After Lewis and Clark’s expedition journals were made public, Anglo Americans treated Native Americans violently, and at the same time lauded them as an almost mythical, innocent people with uncanny abilities to commune spiritually with nature. Since the white man’s encroachment on the West, Natives have found themselves the focus of our imagination. Decades of war and brutality all but decimated the West’s indigenous peoples…..yet Indians were described as vanishing, disappearing—as if by evolution.
This painting, at this time, rings a lot of bells.
As a friend and art academic points out, museums are feverishly reevaluating their collections to reflect the world’s diversity. The trend is to add works about Native Americans created by Native Americans. Of course, this brings up the question of who should create art about what, and when?
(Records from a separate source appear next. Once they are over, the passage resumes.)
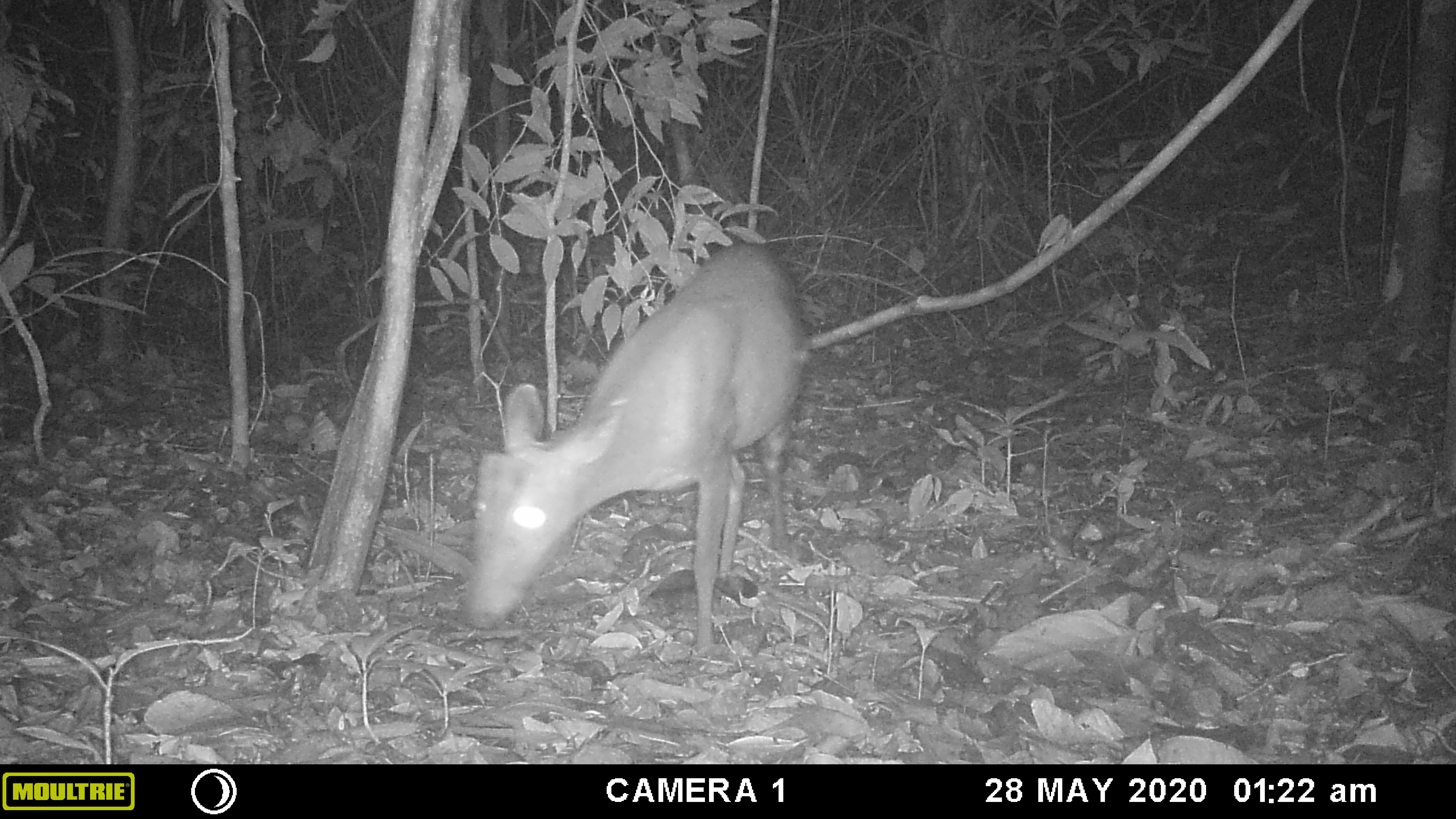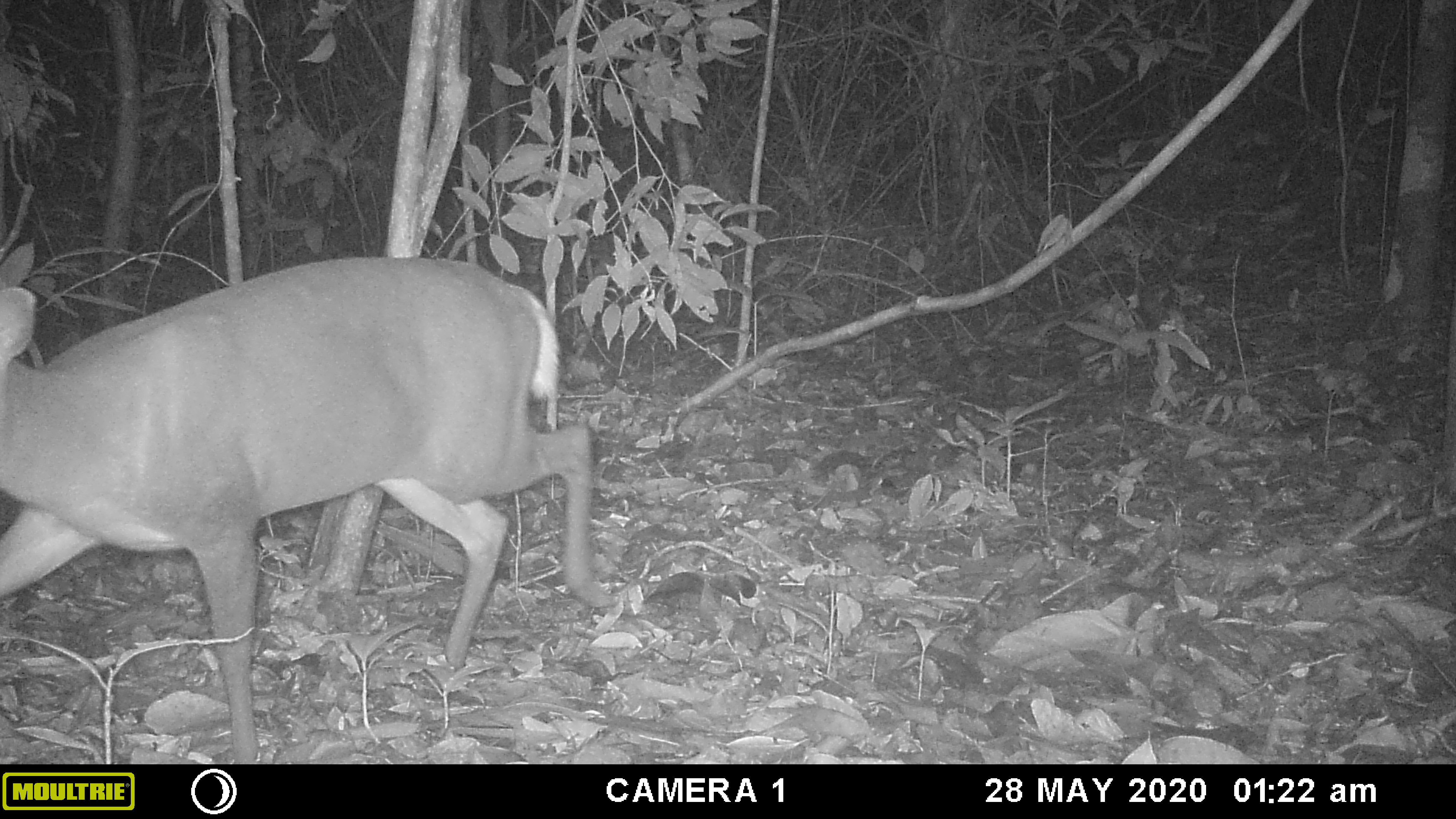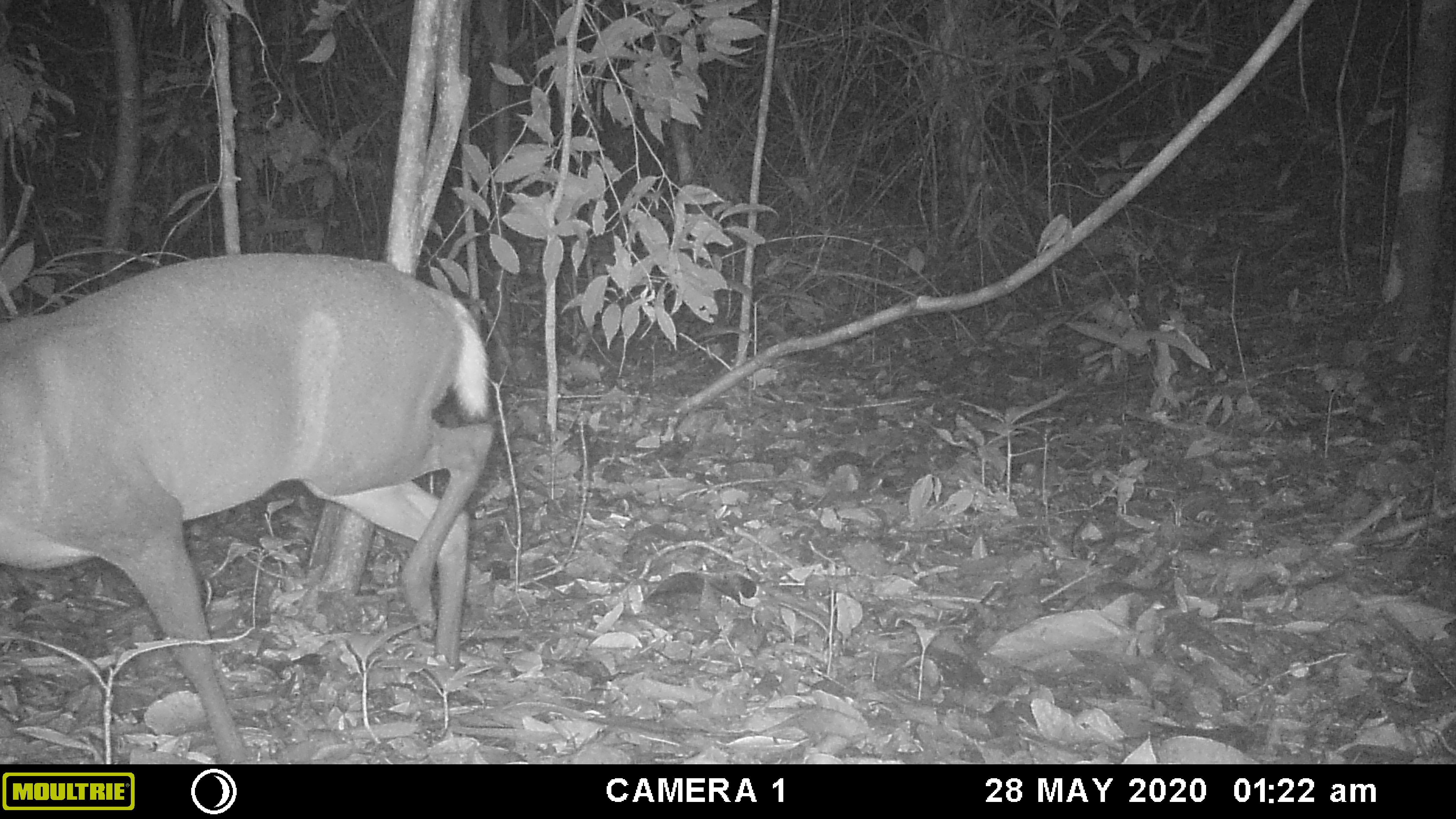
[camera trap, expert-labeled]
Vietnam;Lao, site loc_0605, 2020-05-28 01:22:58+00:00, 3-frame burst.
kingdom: Animalia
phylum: Chordata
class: Mammalia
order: Artiodactyla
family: Cervidae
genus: Muntiacus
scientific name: Muntiacus rooseveltorum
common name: roosevelt's muntjac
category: roosevelts muntjac group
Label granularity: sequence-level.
Art is all about breaking rules, and making rules about who can create art, when they can create it and what it should depict is a slippery slope and a form of censorship.
Colleagues note that they have sincere admiration and awe of the subjects they paint. Heartfelt investment in a subject transforms potentially commercial depictions into meaningful art.
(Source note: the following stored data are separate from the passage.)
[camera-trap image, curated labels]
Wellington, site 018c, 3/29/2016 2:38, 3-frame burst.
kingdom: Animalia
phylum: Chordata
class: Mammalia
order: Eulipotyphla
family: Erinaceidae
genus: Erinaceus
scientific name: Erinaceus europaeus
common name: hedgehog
What about donating a portion of the sales price to a relevant and deserving non-profit that supports Natives, Wildlife, our Parks, the Wilderness?
In this perplexing, volcanic new era of crying out for social justice and global reflection, it’s perhaps an unexpected gift that Blackshear’s painting is front and center this particular September. Fall Arts Festival featured artists and paintings are chosen well in advance; when this painting was picked, we had yet to feel the intense impact of Black Lives Matter that we feel now (the movement was founded in 2013). Maybe “Hunter’s Watch” is a bellwether painting, an indication of future trends for our beloved Fall Arts Festival, and perhaps all the more valuable for that.
Idealizing the West, portraying nostalgia and history are not new; it’s the times that are new.
Should all this be something Fall Arts organizers consider in the future? What about donating a portion of the “Hunter’s Watch” sales price to a relevant and deserving non-profit that supports Natives, Wildlife, our Parks or the Wilderness? Blackshear’s “Fancy Feathers,” shown above, is priced at $42,000. Let’s assume “Hunter’s Watch” sells somewhere north of that figure. Ten percent of $50,000 is a lovely $5,000.
YES! Let’s do this! After all, the eyes of the world are upon Jackson Hole. For more information on Thomas Blackshear and the history of depicting Native Americans in art, visit these links:
Fall Arts Festival 2020 will look very different this year, as the Town of Jackson, the Chamber, galleries and event coordinators place public safety at the forefront. We won’t know how things play out until they play out, but most events will be held at least partially on line. Those events include:
Wednesday, September 9, 2020: Western Visions Jewelry & Artisan Sale
Saturday, September 12 – Sunday, October 18, 2020: Western Visions Paintings, Sculpture, and Sketch Show and Sale
Sunday, September 13, 2020: Takin’ It to the Streets
Saturday, September 19, 2020: QuickDraw Live Art Creation (On Line)
Saturday, September 19, 2020: Jackson Hole Art Auction
Sunday, September 20, 2020: QuickDraw Online Auction
Quick Draw creations will happen around town in various galleries and locations, in the customary time limit of 90 minutes. Then, a live, on line auction of finished works takes place, including the sale of this year’s featured artwork “The Hunter.”
Events cancelled due to Covid-19 include Palates & Palettes and Historic Ranch Tours. Probable cancellations include the Tours of Homes and the Sunday Art Brunch Walk (darn).